Set exercise:
Retype, character for character, everything from the line containing "this 640×336 image." down to the line containing "damaged front bumper [280, 220, 600, 334]", including both of those lines.

## BEGIN Input rows

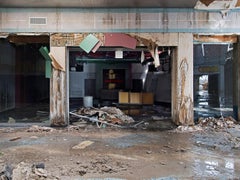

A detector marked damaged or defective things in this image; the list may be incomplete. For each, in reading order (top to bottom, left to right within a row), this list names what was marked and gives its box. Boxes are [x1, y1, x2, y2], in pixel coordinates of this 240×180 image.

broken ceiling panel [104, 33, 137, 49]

## END Input rows
## BEGIN Input rows

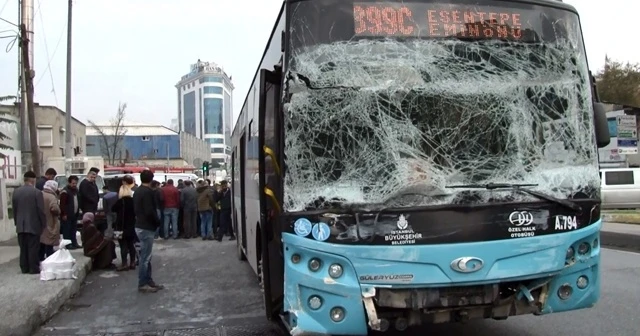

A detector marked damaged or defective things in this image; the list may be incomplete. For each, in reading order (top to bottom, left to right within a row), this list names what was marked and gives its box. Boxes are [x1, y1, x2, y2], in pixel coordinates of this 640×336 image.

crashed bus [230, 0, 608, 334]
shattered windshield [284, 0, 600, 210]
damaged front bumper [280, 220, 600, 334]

## END Input rows

Solution:
A detector marked damaged or defective things in this image; the list may be incomplete. For each, in reading order (top to bottom, left to right within a row), this list names what was marked and gives its box. Boxes are [x1, y1, x2, y2], in pixel coordinates of this 640×336 image.

crashed bus [230, 0, 608, 334]
shattered windshield [284, 0, 600, 210]
damaged front bumper [280, 220, 600, 334]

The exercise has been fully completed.